[Rows from a dataset]
★ ★ ★ ★ ★ ★ ★
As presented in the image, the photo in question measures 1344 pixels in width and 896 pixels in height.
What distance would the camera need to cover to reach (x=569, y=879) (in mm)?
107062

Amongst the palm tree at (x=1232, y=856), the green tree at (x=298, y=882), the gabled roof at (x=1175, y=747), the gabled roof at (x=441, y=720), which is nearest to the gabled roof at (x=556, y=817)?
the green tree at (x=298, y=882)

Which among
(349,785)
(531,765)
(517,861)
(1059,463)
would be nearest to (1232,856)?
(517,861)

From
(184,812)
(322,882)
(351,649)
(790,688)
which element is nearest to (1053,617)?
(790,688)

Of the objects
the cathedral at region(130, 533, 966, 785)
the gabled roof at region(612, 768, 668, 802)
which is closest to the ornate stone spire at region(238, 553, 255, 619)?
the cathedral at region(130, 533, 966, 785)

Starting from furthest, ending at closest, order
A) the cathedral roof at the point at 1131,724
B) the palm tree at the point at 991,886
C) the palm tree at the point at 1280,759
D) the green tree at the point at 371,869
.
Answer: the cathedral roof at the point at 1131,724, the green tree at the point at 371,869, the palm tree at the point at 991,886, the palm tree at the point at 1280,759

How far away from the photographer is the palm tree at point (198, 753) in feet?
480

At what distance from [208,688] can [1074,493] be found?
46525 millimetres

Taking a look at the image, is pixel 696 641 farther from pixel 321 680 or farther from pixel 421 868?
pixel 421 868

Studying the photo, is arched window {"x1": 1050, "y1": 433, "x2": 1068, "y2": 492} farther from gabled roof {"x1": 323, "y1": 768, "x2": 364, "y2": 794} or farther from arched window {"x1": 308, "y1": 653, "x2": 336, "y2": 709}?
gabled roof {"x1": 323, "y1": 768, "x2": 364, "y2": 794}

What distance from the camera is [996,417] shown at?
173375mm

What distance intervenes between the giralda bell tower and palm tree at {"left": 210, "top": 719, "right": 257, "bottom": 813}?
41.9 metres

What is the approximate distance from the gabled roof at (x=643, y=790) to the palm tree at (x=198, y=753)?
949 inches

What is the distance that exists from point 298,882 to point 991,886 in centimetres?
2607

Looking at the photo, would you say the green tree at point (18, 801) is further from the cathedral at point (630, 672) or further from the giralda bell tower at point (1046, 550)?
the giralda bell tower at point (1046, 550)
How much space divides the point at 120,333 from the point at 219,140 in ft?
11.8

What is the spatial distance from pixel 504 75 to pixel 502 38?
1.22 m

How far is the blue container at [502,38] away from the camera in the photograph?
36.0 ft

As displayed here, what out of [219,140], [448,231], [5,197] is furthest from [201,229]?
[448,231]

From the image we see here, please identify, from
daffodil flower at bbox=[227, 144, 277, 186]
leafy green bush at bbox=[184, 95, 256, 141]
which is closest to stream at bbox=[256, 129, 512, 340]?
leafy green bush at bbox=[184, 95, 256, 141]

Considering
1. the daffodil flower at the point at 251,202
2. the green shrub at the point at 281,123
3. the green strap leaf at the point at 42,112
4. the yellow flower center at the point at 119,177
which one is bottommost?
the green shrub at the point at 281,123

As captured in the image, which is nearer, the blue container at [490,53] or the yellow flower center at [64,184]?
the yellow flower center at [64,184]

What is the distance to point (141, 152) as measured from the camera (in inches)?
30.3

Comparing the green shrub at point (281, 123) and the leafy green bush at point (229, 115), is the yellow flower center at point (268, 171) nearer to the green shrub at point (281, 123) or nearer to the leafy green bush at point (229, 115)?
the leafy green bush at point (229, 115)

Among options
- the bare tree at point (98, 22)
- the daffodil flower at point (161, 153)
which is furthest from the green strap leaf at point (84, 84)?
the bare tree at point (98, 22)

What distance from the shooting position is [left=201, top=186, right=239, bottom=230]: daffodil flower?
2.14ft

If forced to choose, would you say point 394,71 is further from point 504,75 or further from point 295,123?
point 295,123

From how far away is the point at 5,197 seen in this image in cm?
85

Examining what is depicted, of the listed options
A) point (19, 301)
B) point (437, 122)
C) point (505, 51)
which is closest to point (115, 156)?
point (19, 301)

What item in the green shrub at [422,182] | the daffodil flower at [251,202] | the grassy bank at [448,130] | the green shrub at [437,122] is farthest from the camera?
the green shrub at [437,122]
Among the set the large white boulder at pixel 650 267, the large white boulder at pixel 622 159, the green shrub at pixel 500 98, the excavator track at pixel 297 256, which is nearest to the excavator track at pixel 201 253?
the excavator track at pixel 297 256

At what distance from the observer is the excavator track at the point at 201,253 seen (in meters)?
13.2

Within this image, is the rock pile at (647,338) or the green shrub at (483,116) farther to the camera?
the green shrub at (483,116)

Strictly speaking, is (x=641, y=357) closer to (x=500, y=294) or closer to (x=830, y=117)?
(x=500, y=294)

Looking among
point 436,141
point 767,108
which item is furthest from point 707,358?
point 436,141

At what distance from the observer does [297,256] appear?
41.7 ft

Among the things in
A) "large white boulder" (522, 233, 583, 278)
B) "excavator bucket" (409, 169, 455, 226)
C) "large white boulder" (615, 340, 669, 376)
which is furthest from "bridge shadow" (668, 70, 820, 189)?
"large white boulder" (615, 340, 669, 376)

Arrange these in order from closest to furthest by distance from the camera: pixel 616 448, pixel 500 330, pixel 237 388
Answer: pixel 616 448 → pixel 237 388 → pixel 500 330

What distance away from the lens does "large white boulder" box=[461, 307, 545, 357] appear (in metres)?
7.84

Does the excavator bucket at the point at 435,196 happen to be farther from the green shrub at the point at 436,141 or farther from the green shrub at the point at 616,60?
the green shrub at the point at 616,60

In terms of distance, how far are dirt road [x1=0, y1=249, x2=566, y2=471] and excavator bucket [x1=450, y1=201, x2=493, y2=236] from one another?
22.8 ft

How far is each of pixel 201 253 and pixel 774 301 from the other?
★ ★ ★ ★ ★ ★ ★
*Exercise brief*.
Copy out, unchanged, everything in the records from the line containing "Among the things in" down to the end of the records.

*Response to the task*.
Among the things in
A) "large white boulder" (522, 233, 583, 278)
B) "excavator bucket" (409, 169, 455, 226)
C) "large white boulder" (615, 340, 669, 376)
which is furthest from "bridge shadow" (668, 70, 820, 189)?
"large white boulder" (615, 340, 669, 376)

Arrange these in order from closest to furthest by distance from the camera: pixel 616 448, pixel 500 330, pixel 237 388
Answer: pixel 616 448 → pixel 237 388 → pixel 500 330

What distance away from the lens does "large white boulder" box=[461, 307, 545, 357] appear (in metres)?
7.84

Does the excavator bucket at the point at 435,196 happen to be farther from the green shrub at the point at 436,141 or farther from the green shrub at the point at 616,60?
the green shrub at the point at 616,60

In terms of distance, how far are dirt road [x1=0, y1=249, x2=566, y2=471] and excavator bucket [x1=450, y1=201, x2=493, y2=236] from one another?
22.8 ft

How far is each of pixel 201 253 and pixel 774 301 from the other?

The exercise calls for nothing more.